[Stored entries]
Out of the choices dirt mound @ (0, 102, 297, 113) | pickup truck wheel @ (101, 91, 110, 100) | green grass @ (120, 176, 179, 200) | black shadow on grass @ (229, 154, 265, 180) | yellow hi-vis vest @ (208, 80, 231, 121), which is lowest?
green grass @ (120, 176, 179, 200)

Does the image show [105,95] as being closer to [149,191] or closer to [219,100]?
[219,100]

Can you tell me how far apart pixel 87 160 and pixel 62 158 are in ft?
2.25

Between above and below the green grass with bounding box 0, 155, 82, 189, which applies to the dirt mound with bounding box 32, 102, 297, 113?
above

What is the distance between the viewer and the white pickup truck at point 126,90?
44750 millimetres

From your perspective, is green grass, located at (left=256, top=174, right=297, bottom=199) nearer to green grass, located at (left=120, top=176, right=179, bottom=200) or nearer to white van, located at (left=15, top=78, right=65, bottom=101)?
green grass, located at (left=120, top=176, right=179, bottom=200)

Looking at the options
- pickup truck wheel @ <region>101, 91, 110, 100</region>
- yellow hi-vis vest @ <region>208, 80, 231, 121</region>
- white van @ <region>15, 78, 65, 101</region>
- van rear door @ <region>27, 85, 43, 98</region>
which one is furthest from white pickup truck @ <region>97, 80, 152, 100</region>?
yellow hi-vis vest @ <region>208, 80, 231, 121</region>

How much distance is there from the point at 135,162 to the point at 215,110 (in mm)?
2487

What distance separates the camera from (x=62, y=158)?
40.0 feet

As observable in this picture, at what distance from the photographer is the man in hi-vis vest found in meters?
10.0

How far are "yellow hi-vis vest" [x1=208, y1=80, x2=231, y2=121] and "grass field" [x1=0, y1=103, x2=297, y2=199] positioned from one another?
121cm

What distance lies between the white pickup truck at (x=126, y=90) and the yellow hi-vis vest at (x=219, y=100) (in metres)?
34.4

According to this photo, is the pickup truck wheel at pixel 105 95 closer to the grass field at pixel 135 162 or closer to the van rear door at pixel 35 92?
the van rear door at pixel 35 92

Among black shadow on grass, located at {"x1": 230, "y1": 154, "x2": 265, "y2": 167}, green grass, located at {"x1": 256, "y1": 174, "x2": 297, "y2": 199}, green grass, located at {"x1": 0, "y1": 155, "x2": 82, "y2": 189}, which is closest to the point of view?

### [THE EXERCISE]
Recast every line of the records above as a JSON list of strings, one string per line, leaving out blank lines.

### [WRITTEN ANSWER]
[
  "Out of the choices dirt mound @ (0, 102, 297, 113) | pickup truck wheel @ (101, 91, 110, 100) | green grass @ (120, 176, 179, 200) | black shadow on grass @ (229, 154, 265, 180) | yellow hi-vis vest @ (208, 80, 231, 121), which is lowest?",
  "green grass @ (120, 176, 179, 200)",
  "Does the image show [105,95] as being closer to [149,191] or closer to [219,100]?",
  "[219,100]",
  "Can you tell me how far apart pixel 87 160 and pixel 62 158 are in ft?",
  "2.25",
  "Between above and below the green grass with bounding box 0, 155, 82, 189, which applies to the dirt mound with bounding box 32, 102, 297, 113?",
  "above",
  "What is the distance between the viewer and the white pickup truck at point 126,90?",
  "44750 millimetres",
  "From your perspective, is green grass, located at (left=256, top=174, right=297, bottom=199) nearer to green grass, located at (left=120, top=176, right=179, bottom=200) or nearer to white van, located at (left=15, top=78, right=65, bottom=101)?",
  "green grass, located at (left=120, top=176, right=179, bottom=200)",
  "Looking at the options",
  "- pickup truck wheel @ <region>101, 91, 110, 100</region>",
  "- yellow hi-vis vest @ <region>208, 80, 231, 121</region>",
  "- white van @ <region>15, 78, 65, 101</region>",
  "- van rear door @ <region>27, 85, 43, 98</region>",
  "which one is furthest from white pickup truck @ <region>97, 80, 152, 100</region>?",
  "yellow hi-vis vest @ <region>208, 80, 231, 121</region>",
  "How much distance is there from the point at 135,162 to the point at 215,110 (in mm)?",
  "2487",
  "What distance separates the camera from (x=62, y=158)?",
  "40.0 feet",
  "As observable in this picture, at what distance from the photographer is the man in hi-vis vest found in meters?",
  "10.0",
  "How far are \"yellow hi-vis vest\" [x1=208, y1=80, x2=231, y2=121] and \"grass field\" [x1=0, y1=103, x2=297, y2=199] positioned from one another?",
  "121cm",
  "What distance lies between the white pickup truck at (x=126, y=90) and the yellow hi-vis vest at (x=219, y=100) (in metres)?",
  "34.4",
  "According to this photo, is the pickup truck wheel at pixel 105 95 closer to the grass field at pixel 135 162 or closer to the van rear door at pixel 35 92?",
  "the van rear door at pixel 35 92",
  "Among black shadow on grass, located at {\"x1\": 230, \"y1\": 154, \"x2\": 265, \"y2\": 167}, green grass, located at {\"x1\": 256, \"y1\": 174, \"x2\": 297, \"y2\": 199}, green grass, located at {\"x1\": 0, \"y1\": 155, \"x2\": 82, \"y2\": 189}, which is closest to the point of view?"
]